## Exercise requirements
Locate every line in the rows below that contains the word "yellow", and copy each of those lines.

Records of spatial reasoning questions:
------------

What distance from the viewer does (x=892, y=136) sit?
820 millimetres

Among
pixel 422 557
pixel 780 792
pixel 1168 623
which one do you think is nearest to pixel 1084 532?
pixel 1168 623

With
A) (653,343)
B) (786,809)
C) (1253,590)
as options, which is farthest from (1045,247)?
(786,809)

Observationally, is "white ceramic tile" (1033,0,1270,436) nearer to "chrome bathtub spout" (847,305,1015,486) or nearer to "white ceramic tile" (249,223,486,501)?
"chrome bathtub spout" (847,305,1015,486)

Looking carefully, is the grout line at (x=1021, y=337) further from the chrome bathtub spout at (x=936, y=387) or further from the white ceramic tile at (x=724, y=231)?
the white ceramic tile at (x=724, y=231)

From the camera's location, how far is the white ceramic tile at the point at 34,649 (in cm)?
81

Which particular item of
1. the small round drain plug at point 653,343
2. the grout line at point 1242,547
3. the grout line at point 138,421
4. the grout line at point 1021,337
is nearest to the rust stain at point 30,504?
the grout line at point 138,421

------------

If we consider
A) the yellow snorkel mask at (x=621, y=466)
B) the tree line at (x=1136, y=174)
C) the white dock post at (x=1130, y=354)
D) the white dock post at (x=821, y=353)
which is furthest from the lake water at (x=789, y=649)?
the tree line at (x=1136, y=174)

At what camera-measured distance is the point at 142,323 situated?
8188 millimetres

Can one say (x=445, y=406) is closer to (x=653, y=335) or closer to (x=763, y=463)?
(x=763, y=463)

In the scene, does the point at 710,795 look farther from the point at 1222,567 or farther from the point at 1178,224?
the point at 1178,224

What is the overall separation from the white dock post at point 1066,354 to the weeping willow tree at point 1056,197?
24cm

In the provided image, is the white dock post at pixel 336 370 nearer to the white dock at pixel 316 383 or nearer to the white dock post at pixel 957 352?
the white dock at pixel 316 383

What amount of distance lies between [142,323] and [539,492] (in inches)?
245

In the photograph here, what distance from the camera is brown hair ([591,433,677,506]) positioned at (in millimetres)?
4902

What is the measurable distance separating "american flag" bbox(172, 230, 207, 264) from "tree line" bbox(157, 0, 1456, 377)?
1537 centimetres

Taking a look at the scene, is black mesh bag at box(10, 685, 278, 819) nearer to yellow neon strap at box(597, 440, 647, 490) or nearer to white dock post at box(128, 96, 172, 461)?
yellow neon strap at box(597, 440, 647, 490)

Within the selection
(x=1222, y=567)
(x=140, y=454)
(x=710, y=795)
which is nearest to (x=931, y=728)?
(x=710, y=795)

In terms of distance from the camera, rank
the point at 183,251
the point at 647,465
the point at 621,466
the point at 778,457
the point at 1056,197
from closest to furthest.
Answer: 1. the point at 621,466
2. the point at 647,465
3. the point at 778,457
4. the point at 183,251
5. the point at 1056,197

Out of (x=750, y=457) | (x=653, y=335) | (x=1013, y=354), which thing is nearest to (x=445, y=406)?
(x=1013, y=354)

------------

## Written solution
A) the yellow snorkel mask at (x=621, y=466)
Taking a look at the scene, is black mesh bag at box(10, 685, 278, 819) nearer to yellow neon strap at box(597, 440, 647, 490) or nearer to white dock post at box(128, 96, 172, 461)?
yellow neon strap at box(597, 440, 647, 490)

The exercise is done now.